Abstract
Wind variability has a major impact on water cycles, wind energy, and natural hazards and disasters such as hurricanes and typhoons. In the past decades, the global and regional mean near-surface wind speed (sfcWind) has shown a significantly downward trend, especially in the mid-latitudes in the Northern Hemisphere (Wu et al. 2018).
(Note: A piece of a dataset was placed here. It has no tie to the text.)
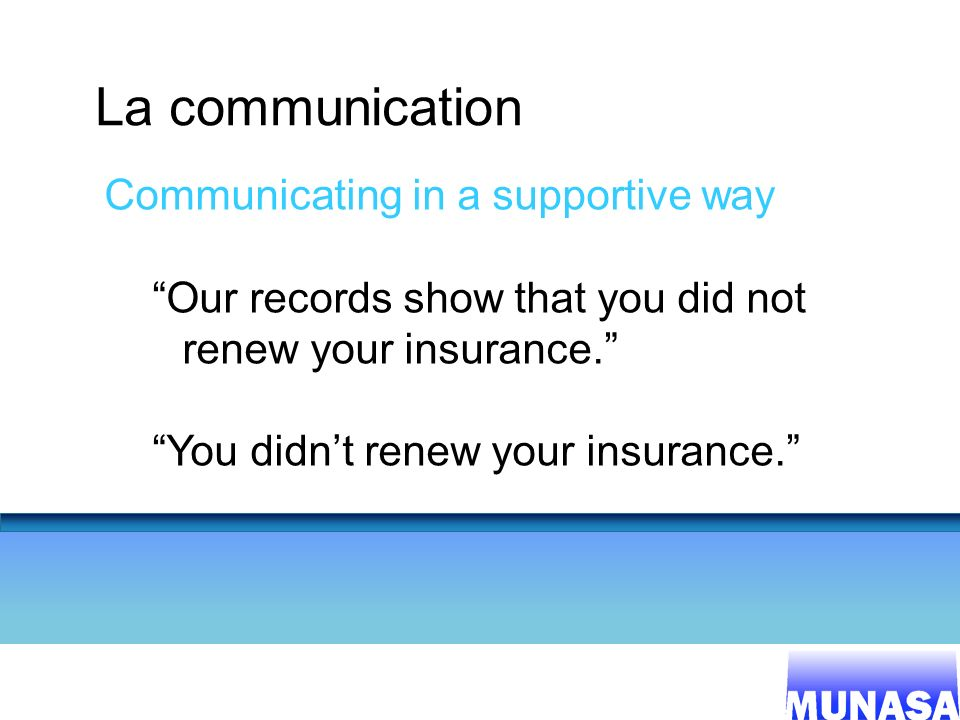 17 La communication Communicating in a supportive way Our records show that you did not renew your insurance. You didnt renew your insurance.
The global mean terrestrial sfcWind has decreased linearly at a rate of 0.08 m s−1 per decade during 1981–2011. Vautard et al. (2010) analyzed changes in sfcWind at stations across the globe and found that 73% of the total stations presented a decrease in the annual mean sfcWind, with linear trends of −0.09, −0.16, −0.12, and −0.07 m s−1 per decade in Europe, Central Asia, East Asia, and North America, respectively. In addition, a pronounced reduction in extreme sfcWind has also been observed in Europe and the United States (Yan et al. 2002; Pryor et al. 2012). However, because long-term observational data are lacking in most land areas and oceans, the uncertainty in the long-term trend of sfcWind is high, particularly in the Southern Hemisphere and over oceans.
Authors: Rui Mao, Cuicui Shi, Qi Zong, Xingya Feng, Yijie Sun, Yufei Wang, Guohao Liang.
Map Designers: Fanya Shi, Yelin Sun, Tian Liu, Jing’ai Wang, Ying Wang.
Language Editor: Rui Mao.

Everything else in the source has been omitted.